Gaddafi not only crossed all these red lines but he also tried to sneak out of the petrodollar; he tried to sell to Africa the idea of a unified currency, the gold dinar (most African countries supported it); he invested in a multibillion dollar project - the Great Man-Made River, a network of pipelines pumping fresh water from the desert to the Mediterranean coast - without genuflecting at the alter of the World Bank; he invested in social programs in poor, sub-Saharan countries; he financed the African Bank, thus allowing scores of nations to bypass, once again, the World Bank and especially the International Monetary Fund; he financed an African-wide telecom system that bypassed Western networks; he raised living standards in Libya. The list is endless.

Asia Times Online :: THE ROVING EYE: Why Gaddafi got a red card
 
In some way people will credit Bush since he started the other two wars and Obama piggybacked on him....

but it is a bit odd that a community organizer with no leadership experience can accomplish what he has (on the war on terror and other foreign affairs).
 
Yes, I'm sure many people will say that Bush was the starting pitcher who pitched 8 2/ 3 innings and gave up 2 hits. Obama was the reliever for one out, and he probably drank beer and ate fried chicken in the bullpen.

It's not going to amount to a hill of beans because the economy is in the dumper.

Good riddance Gadhafi
 
yet another foreign policy achievement for Obama.

my god, how inept and stupid does Bush look now?

Let's be honest now. The Arab Spring was not likely to happen without U.S. intervention in the middle east and that intervention got Gaddafi to give up weapons of mass destruction so it's not just solely an "Obama victory".

And this too:
It's not going to amount to a hill of beans because the economy is in the dumper.
 
It's also only a few weeks earlier than the timeframe it took to get Saddam in 2003. The real test is what happens afterwards and how that reflects on the president.

But good for him and his legacy. I don't think it has much impact on the election, though.
 
Let's be honest now.
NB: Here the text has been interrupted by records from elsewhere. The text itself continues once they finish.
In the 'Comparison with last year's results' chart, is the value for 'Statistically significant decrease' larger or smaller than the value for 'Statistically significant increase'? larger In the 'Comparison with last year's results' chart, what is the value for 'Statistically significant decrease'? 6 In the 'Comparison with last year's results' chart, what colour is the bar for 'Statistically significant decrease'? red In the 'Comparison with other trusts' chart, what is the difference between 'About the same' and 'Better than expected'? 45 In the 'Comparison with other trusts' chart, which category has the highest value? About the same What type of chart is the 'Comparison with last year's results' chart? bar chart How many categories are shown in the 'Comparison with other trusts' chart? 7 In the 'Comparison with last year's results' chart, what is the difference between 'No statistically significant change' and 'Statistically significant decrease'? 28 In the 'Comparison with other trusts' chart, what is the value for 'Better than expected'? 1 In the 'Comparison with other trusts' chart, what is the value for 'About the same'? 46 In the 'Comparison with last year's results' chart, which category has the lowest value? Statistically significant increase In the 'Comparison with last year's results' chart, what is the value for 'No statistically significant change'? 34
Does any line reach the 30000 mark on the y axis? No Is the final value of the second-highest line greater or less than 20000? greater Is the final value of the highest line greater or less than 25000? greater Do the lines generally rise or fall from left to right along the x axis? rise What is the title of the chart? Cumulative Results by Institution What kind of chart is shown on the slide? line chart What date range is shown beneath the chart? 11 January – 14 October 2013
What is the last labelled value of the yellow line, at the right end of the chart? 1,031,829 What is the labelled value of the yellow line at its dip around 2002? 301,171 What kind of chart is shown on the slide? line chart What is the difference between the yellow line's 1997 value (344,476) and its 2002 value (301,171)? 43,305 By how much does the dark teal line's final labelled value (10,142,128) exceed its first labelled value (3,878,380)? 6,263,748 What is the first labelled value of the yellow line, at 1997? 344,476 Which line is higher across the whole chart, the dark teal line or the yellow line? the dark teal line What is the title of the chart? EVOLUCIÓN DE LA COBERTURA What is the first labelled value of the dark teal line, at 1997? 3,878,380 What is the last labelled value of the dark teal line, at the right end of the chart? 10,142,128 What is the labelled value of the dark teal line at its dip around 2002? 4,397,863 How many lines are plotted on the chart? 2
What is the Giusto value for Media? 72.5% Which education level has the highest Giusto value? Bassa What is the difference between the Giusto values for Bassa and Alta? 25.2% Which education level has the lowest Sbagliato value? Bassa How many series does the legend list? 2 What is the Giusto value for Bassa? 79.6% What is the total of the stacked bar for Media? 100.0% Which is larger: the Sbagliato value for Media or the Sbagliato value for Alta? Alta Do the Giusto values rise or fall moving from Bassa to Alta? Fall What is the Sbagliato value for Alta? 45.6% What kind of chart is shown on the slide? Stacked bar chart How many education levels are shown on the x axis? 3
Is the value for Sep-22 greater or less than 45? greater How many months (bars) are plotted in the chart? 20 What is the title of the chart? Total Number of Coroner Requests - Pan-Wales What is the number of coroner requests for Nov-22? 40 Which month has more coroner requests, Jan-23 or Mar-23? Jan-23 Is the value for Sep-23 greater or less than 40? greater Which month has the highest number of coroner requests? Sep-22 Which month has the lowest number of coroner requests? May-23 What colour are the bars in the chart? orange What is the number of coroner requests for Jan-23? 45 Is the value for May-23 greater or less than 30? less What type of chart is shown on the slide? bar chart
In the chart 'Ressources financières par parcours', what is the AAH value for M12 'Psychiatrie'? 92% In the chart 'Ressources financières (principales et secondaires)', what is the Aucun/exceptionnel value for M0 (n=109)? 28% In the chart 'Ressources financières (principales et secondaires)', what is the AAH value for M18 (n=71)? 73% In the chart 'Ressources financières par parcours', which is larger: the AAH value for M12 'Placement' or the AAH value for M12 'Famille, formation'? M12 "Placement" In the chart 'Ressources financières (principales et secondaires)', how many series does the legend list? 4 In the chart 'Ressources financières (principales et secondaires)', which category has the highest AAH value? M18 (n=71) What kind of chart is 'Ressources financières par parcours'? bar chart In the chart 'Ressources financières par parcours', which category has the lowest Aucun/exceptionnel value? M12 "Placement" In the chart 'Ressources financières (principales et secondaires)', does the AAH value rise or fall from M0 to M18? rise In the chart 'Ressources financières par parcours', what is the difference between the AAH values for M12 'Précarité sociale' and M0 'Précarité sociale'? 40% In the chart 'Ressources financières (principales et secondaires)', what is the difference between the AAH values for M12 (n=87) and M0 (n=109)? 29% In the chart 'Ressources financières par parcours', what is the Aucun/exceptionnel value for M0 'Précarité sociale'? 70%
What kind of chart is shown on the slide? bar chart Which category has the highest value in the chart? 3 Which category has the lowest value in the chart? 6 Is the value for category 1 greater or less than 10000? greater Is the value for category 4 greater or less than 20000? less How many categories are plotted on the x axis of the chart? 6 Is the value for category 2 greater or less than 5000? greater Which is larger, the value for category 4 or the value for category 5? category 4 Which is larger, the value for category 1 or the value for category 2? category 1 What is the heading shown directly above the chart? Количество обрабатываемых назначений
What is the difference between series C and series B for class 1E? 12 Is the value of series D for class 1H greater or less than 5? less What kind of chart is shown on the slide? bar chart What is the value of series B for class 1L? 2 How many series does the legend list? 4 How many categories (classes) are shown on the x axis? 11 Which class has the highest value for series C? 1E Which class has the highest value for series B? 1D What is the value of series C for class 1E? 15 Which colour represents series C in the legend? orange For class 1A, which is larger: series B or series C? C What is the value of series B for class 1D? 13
The Arab Spring was not likely to happen without U.S. intervention in the middle east

Much more likely that it was related to increase in food prices and levels of youth unemployment rather than America spreading freedom to Tunisia....
 
It's also only a few weeks earlier than the timeframe it took to get Saddam in 2003. The real test is what happens afterwards and how that reflects on the president.



this didn't require an American occupation and hasn't cost a single American life, was multilateral, and everyone is happy about it.

but agreed that what happens next is important.
 
Much more likely that it was related to increase in food prices and levels of youth unemployment rather than America spreading freedom to Tunisia....

that and the fact that there's a much different person occupying the White House.

the Cairo Address was no small thing.
 
the Cairo Address was no small thing.


But he used a teleprompter!!!!!!


I agree, I think it's a lot of things. Our leader isn't as hated around the world (just more divided at home for some reason) and we're scaling back our operations.

I wasn't quite sure what to think of Libya at first only because I figured we would have large ground troops moving in eventually. But I will say in regards to overthrowing a corrupt leader, this was about as efficient as I've seen (I'm 32 so maybe there others before my time).

Now we'll see what happens next. I am of the belief we should back off and let the people figure it out for themselves. If they put someone worse in place, so be it.
 
yet another foreign policy achievement for Obama.

my god, how inept and stupid does Bush look now?

This was no US solo action, so he can't take credit. And let's wait and see if Libya gets an improvement in leadership.

It would be a great victory if Obama could step up to the Cairo talk about Palestinian state though.